After attending seminars, reading reports, and consulting with a variety of experts, Guenther met a group called Farm for Profit that encourages farmers to use more environmentally sound agricultural products and methods. He has become a persuasive voice in Washtenaw County, Mich., for what is termed low-input sustainable agriculture.
Just as Guenther spends a great deal of time preaching change, he also devotes himself to its practice. On an average day, he works from dawn until past sunset, managing livestock, working on machinery, and tending to his fields. He takes pride in his ability to determine the health of his soil by the smell of it, the number of worms a handful contains, or how fast it soaks up rain water. Often working on his hands and knees, he tinkers with a wide variety of experimental farming techniques. "I've turned
my whole farm into a test plot," he says.
One of his more elaborate trials has been growing a variety of crops organically, without chemicals. So far, the experiment has proved to be profitable and soil-friendly, but Guenther says his production has been hampered by the lack of an established distribution system for organic goods. He must contact retailers himself and deliver their orders in his own less-than-reliable trucks.

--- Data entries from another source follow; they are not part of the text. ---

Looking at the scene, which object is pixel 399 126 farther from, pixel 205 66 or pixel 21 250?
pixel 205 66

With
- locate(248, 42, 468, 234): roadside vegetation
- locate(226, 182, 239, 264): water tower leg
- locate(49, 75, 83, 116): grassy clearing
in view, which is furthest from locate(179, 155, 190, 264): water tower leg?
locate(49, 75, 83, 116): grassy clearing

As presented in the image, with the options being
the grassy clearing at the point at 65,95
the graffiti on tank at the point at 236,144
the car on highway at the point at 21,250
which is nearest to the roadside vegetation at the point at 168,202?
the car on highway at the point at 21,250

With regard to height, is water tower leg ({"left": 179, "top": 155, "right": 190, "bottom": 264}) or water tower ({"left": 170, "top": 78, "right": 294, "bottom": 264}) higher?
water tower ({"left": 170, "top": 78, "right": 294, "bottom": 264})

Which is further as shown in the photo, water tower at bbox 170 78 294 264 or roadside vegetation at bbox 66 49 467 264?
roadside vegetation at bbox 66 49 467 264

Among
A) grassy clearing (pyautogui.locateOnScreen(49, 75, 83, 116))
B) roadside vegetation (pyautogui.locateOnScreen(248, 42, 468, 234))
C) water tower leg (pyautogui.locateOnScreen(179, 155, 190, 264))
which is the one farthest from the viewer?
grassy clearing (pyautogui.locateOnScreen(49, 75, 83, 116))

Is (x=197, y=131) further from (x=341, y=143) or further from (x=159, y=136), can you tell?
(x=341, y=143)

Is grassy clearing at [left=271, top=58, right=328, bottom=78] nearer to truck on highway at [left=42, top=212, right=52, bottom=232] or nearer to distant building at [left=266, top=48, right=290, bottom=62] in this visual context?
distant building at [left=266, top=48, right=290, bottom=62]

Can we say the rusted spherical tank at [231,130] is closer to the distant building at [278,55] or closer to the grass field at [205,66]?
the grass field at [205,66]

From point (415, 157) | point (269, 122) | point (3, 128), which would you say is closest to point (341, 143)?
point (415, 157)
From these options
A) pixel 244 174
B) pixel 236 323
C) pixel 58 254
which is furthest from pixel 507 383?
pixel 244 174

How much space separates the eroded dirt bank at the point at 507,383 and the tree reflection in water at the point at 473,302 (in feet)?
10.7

As a result of this difficulty, Guenther says he lowered his organic production last year from 7 percent to 1 percent of his 700-acre crop. "I'd like to go organic," he says. "It's not that I don't believe it can be done, but it's tough to make contacts."
While Guenther concedes that he can only adapt a small percentage of his experiments to the whole farm, he says his efforts to improve his land stewardship have lifted an added burden from his conscience.
"I think it's important to spread the word about these techniques," he says. "If we all pitch in a little bit, it adds up to a lot. I'm concerned about the kind of world we're giving our children."